## PROBLEMS
**1.** Check (a), (b) and (c) against the bid protests excerpt. For each, answer yes or no and quote the exact words of the excerpt that decide it. (a) In a pre-award protest, a bidder can challenge unclear or unfair terms in a solicitation. (b) When a competitor protests a contract awarded to a business, the government can be counted on to protect that business's interests. (c) In a GAO protest, the protester's reply to the agency report is called "comments."
**2.** According to the bid protests excerpt, who provides the written decision in an agency-level protest?
───── DOCUMENT EXCERPT
Here are five things you should know about bid protests.

  1. A bid protest can win a contract—or lose one.

A protest can help you win an award. In a pre-award protest, you can challenge any unclear or unfair terms in a solicitation. In a post-award protest, you can challenge any unreasonable or unequal aspects of the evaluation of your proposal. If successful, a pre-award or post-award protest can help you win a contract.

But just as you can protest an evaluation, your competitors can also protest a contract awarded to your business. If so, it’s a good idea to intervene in the protest to help protect your award—the government won’t necessarily look out for your interests.

  1. You can file a bid protest with the agency, at the Government Accountability Office, or at the Court of Federal Claims.

Agency-level protests are the simplest and may be the least expensive option. Protesters simply file a written protest, and the agency itself provides its written decision.

GAO protests are perhaps the most common type of bid protest. After receiving the protest, the agency will file its response (and provide evaluation-related documentation, if the protester is represented by counsel). The protester then files a reply to the agency report (called “comments”) and, after briefing is completed, GAO will issue a written decision.
──────────
───── GIVEN INFORMATION
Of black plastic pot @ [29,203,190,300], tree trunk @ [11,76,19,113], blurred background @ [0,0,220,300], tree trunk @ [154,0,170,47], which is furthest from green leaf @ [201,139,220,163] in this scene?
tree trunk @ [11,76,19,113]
──────────
## THE RESULTS
**1.**
(a) Yes: "In a pre-award protest, you can challenge any unclear or unfair terms in a solicitation."
(b) No: "the government won’t necessarily look out for your interests."
(c) Yes: "The protester then files a reply to the agency report (called “comments”)"

**2.** The agency itself provides its written decision.